What to do: Filter the lines below and copy out each one that contains the word "located".

Exercise inputs:
---
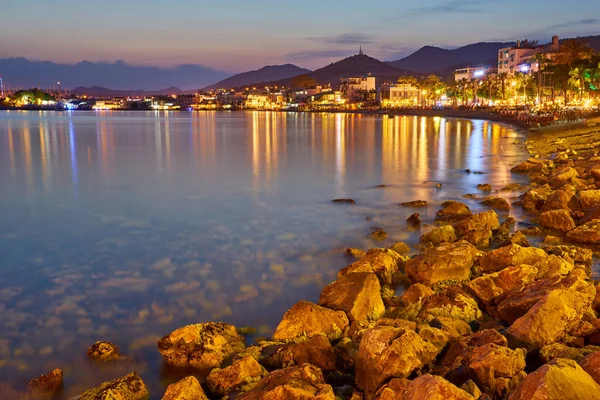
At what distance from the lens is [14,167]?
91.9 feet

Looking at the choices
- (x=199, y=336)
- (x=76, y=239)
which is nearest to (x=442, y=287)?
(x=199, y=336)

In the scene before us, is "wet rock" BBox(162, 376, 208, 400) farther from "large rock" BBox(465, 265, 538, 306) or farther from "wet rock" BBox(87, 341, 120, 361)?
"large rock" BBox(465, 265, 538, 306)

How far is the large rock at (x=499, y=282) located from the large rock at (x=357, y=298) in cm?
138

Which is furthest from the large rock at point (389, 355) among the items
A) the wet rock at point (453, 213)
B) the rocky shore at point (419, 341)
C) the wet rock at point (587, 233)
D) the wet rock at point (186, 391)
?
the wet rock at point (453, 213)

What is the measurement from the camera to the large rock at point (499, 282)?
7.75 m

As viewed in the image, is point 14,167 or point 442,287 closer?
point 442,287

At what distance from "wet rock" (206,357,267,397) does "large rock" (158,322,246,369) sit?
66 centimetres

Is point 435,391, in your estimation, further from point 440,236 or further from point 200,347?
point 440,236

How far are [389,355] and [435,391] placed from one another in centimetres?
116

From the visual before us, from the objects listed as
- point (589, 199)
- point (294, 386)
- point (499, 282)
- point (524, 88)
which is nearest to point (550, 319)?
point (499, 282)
---
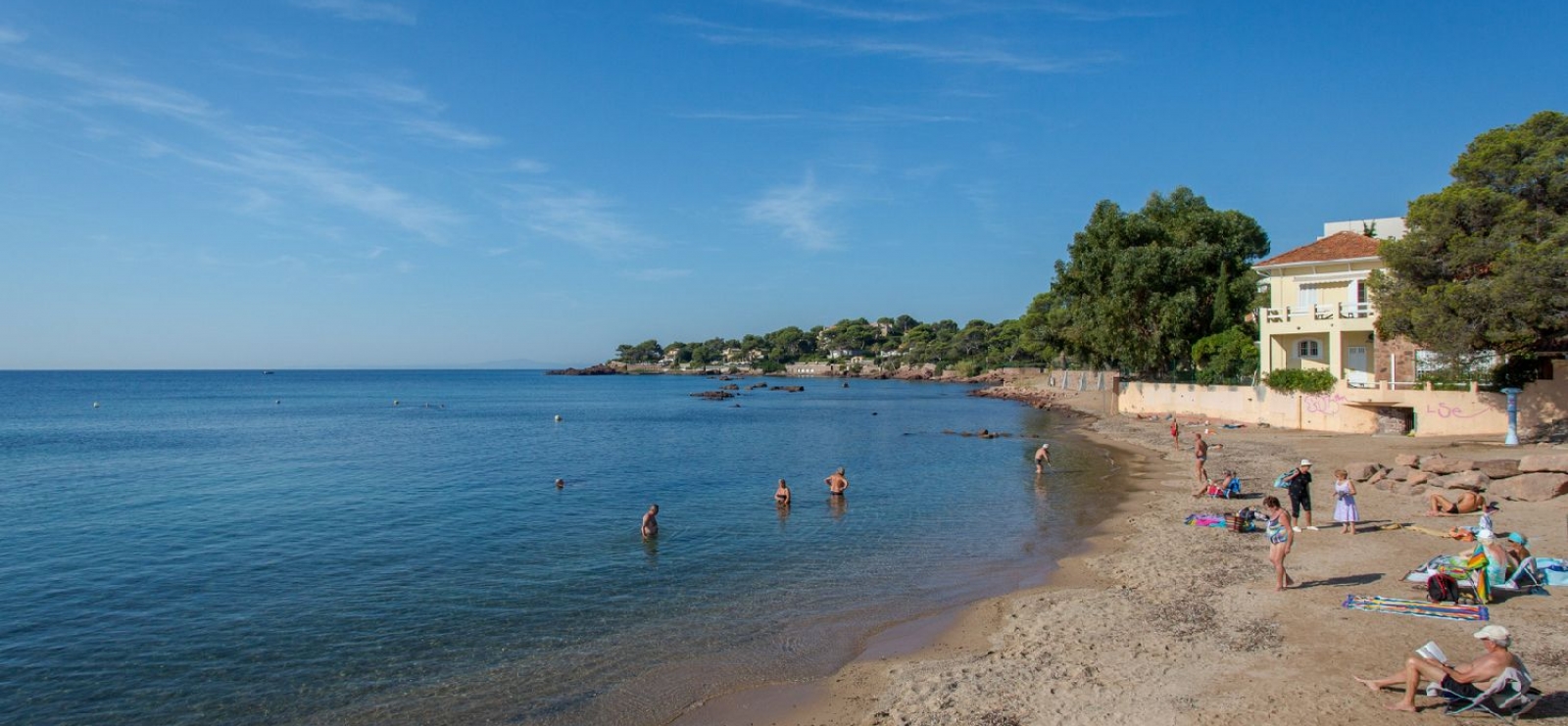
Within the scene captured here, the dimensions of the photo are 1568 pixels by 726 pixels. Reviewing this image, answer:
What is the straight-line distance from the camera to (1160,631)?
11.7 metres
---
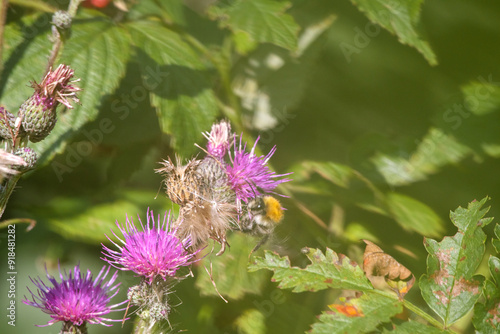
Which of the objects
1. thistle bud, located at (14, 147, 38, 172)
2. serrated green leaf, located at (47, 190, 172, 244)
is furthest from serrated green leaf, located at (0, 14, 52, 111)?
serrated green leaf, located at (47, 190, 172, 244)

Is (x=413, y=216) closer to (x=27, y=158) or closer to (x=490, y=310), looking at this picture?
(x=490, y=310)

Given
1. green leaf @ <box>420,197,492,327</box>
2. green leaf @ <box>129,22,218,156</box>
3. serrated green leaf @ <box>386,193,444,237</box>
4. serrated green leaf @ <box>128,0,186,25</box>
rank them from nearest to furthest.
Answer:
---
The response:
How far is the large rock at (x=499, y=282) located from the large rock at (x=357, y=298) in cm?
1. thistle bud, located at (14, 147, 38, 172)
2. serrated green leaf, located at (47, 190, 172, 244)
is furthest from serrated green leaf, located at (0, 14, 52, 111)?
serrated green leaf, located at (47, 190, 172, 244)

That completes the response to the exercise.